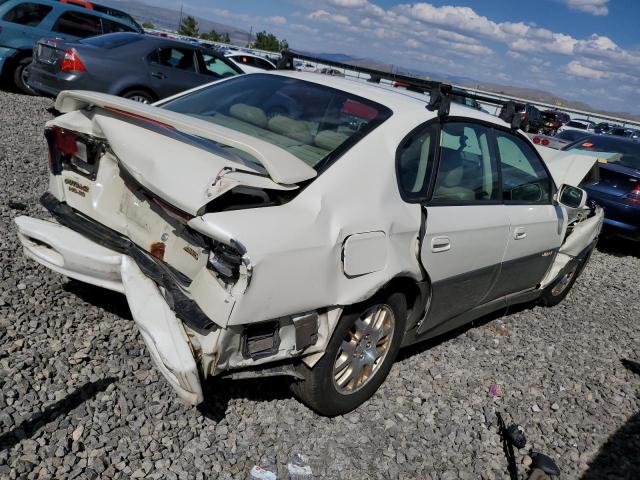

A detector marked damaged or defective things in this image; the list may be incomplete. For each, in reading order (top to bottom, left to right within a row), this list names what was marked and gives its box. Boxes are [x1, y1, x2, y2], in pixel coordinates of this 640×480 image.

crumpled bumper [15, 216, 204, 404]
broken plastic trim [42, 193, 220, 336]
row of damaged cars [12, 61, 608, 416]
wrecked white sedan [16, 72, 604, 416]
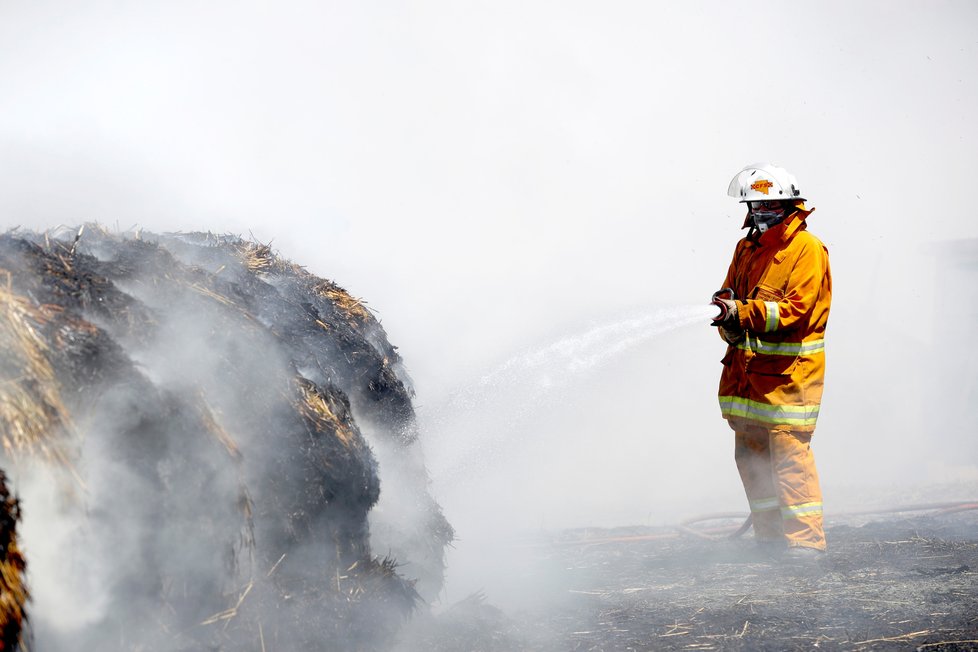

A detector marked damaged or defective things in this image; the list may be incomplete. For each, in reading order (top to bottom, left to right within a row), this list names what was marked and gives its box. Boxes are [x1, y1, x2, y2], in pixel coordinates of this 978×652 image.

burnt hay bale [0, 227, 454, 648]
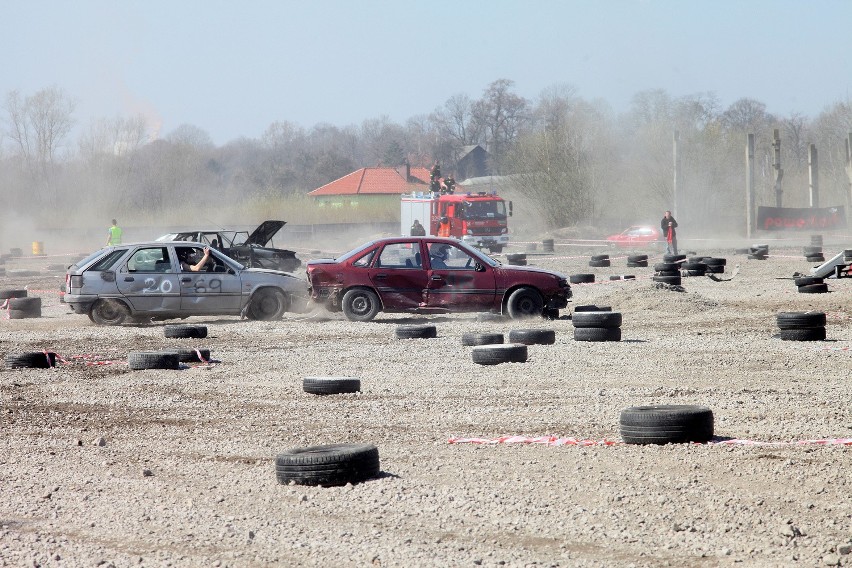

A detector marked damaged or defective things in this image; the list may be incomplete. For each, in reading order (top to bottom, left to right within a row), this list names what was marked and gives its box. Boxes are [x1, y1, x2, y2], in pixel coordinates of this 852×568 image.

damaged gray hatchback [65, 242, 306, 326]
damaged dark red sedan [306, 236, 572, 322]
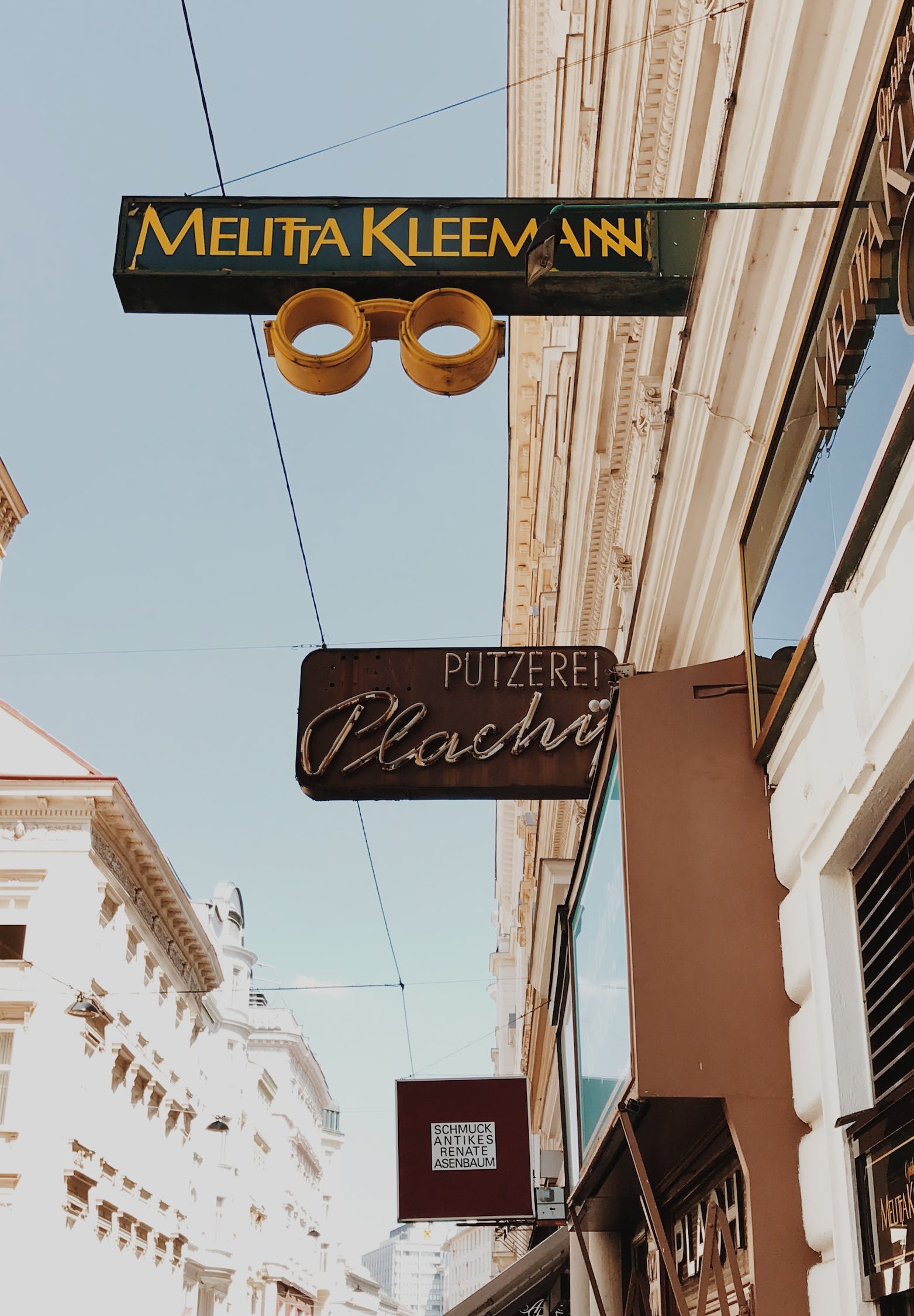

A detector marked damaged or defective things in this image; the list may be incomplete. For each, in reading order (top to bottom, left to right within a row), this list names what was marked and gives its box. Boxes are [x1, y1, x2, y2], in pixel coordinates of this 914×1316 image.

rusty brown sign panel [297, 647, 618, 800]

Directions for this task> Give the records again exactly, without pictures.

Problem solution>
A detector marked damaged or defective things in this image; the list may be incomplete. For each, in reading order (top to bottom, left to right within a row), this list names what was marked and gives its box. Boxes are [x1, y1, x2, y2], in pixel coordinates of this 640×480 image.

crumpled bumper [15, 216, 204, 404]
broken plastic trim [42, 193, 220, 336]
row of damaged cars [12, 61, 608, 416]
wrecked white sedan [16, 72, 604, 416]

A detector marked damaged or defective things in this image; the list may be incomplete. For each, in reading order (top to bottom, left to right within a row), this list names what was marked and gives its box. Boxes are [x1, y1, x2, y2], in pixel coordinates of this 978×652 image.

burnt hay bale [0, 227, 454, 648]

A detector marked damaged or defective things in this image; the list may be incomplete. For each, in reading order (top to bottom, left to right within a row), this list names what was marked and gives its box. Boxes are [x1, y1, x2, y2], in pixel coordinates of this 852×568 image.

damaged gray hatchback [65, 242, 306, 326]
damaged dark red sedan [306, 236, 572, 322]

A detector marked damaged or defective things in this image; the list may be incomplete. For each, in reading order (top to bottom, left to right within a row), this list names what was marked and gives its box. Boxes are [x1, y1, x2, y2], in pixel coordinates of this 914×1316 image.

rusty brown sign panel [297, 647, 618, 800]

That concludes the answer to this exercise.